Imaginarium, a Trani sta per concludersi la mostra autoantologica dei Forman
Nel mondo, soprattutto in quello occidentale, è netta la distinzione tra le espressioni culturali cosiddette mainstream e quelle indipendenti. Ognuno di noi, se vuole, a prescindere dalle proprie opinioni, può distinguere ciò che viene proposto in corrispondenza di un’esigenza di mercato e ciò che invece viene plasmato con la sola volontà di raccontare una verità che non dipenda dai (presunti) bisogni della massa. Forse esistono delle sfumature tra un polo e l’altro, ma comunque l’essenza di questo discorso rimane facilmente condivisibile. E, in tutto ciò, non si vuole suggerire alcuna eventuale superiorità di una delle due fazioni rispetto all’altra.

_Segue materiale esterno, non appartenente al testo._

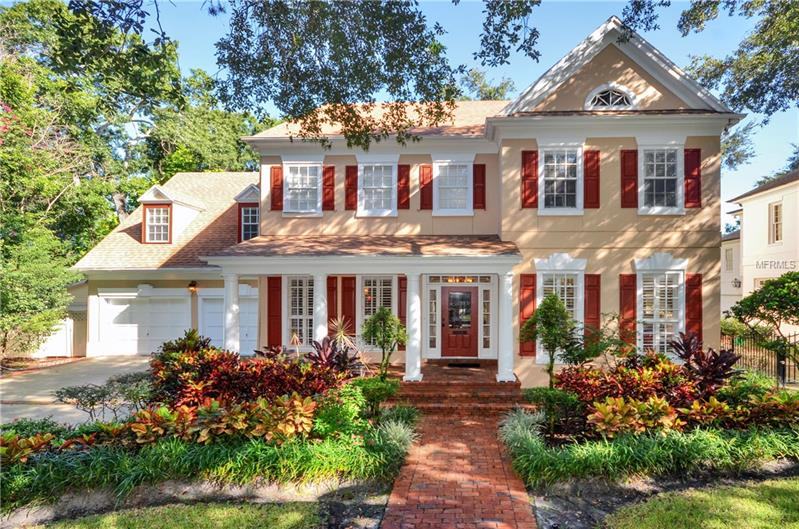 THIS GORGEOUS TRADITIONAL home sits just 3 homes from Bayshore! Custom-built by Bayfair, it offers exquisite architectural detail, inside & out on one of South Tampa's prettiest tree-lined streets.  Wood floors sweep through generous rooms surrounded by tall windows, complex crown mouldings, columns, tall baseboards, coffered ceilings, tray ceilings, built-in cabinetry and other features expected in fine South Tampa homes.  Kitchen opens to family room and has both a breakfast bar with blown glass pendant lights and a window area that accommodates a large table.  The kitchen itself is a chef's delight with a Thermador gas cooktop, new Samsung SBS refrigerator, Bosch diswhasher, and a wall oven and microwave.  Bright kitchen cabinets topped with beautiful granite countertops, together with an island offer ample work surface.  Butler's pantry offers extra staging area for large gatherings in the formal dining room.  French doors lead from spacious downstairs office with built-in shelving and its own half bath out to custom-framed screened porch with brick floors that match the brick patio in the back yard.  Two stairwells access upstairs, one giving special privacy to guest suite over garage. Double doors open to master suite with 12' tray ceiling in the bedroom, a dressing suite with his & hers closet areas and a bright, spacious master bathroom with all expected features.  Truly a special place by the bay! Sold as-is.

Attorno a Praga, ormai una ventina d’anni fa (i dati sono difficili da reperire) è nato un collettivo di artisti estremamente accattivanti che chiunque catalogherebbe come antitetici rispetto a qualsiasi versione del mainstream di tutto il cosmo. E il condizionale è d’obbligo, poiché è altamente probabile che non vi siate mai imbattuti nei loro lavori, che non vengono esattamente proposti al pubblico: è più facile incappare casualmente nei loro spettacoli, perché non esiste la benché minima traccia di un impianto pubblicitario come quelli ai quali siamo abituati. Ma di chi stiamo parlando? Tutto nasce con i gemelli cechi Matěj e Petr Forman, rispettivamente scenografo e regista, oggi cinquantacinquenni, che dagli anni Novanta portano avanti un’idea di teatro unica e formidabile, che unisce i luoghi fisici a quelli fittizi, il dramma e il circo, le trame e le icone. Se il cognome vi ha solleticato le meningi, tuttavia, è perché i due sono figli d’arte: il padre è quel Milos (scomparso ad aprile dell’anno scorso) che vinse il premio Oscar come miglior regista per Amadeus e Qualcuno volò sul nido del cuculo, che tutti abbiamo visto. In realtà, pare che un po’ tutta la famiglia Forman sia indissolubilmente legata all’arte: la madre dei gemelli, Vera Kresladova, era un’attrice; il fratello di Milos, tale Pavel, è un pittore; le tre figlie di Petr sembrano vicine al cinema (sembrano perché se googlate i loro nomi emergono dall’etere solo siti in lingua ceca, che purtroppo ancora non conosco). E tutti hanno vissuto o vivono la loro arte attraverso l’insolita ma incoraggiante equazione che vede avvicinarsi il successo e l’umiltà, l’affermazione e la modestia, l’ascesa e una forma di salubre onesto occultamento della stessa. Insomma, si tratta di gente che fa spettacolo senza fare rumore, senza recalcitrare per ottenere notorietà, senza ambire alla fama che poi sembra essere solo l’altra faccia della vanagloria o della tracotanza. Tra gli spettacoli dei Forman si annoverano Obludarium, Dead town e Aladino, presentati e acclamati in varie città d’Europa. In Italia, i Forman sono passati spesso da Pistoia e da Andria (e anche dalla scelta della città si capisce che il loro obiettivo non è la fama). In tutti questi anni, poi, è rimasto forte il loro legame con Praga, la loro città natale, dove tra l’altro hanno costruito un teatro sopra una nave abbandonata che per parecchi anni è rimasta itinerante lungo il corso del Moldava, che taglia in due la città.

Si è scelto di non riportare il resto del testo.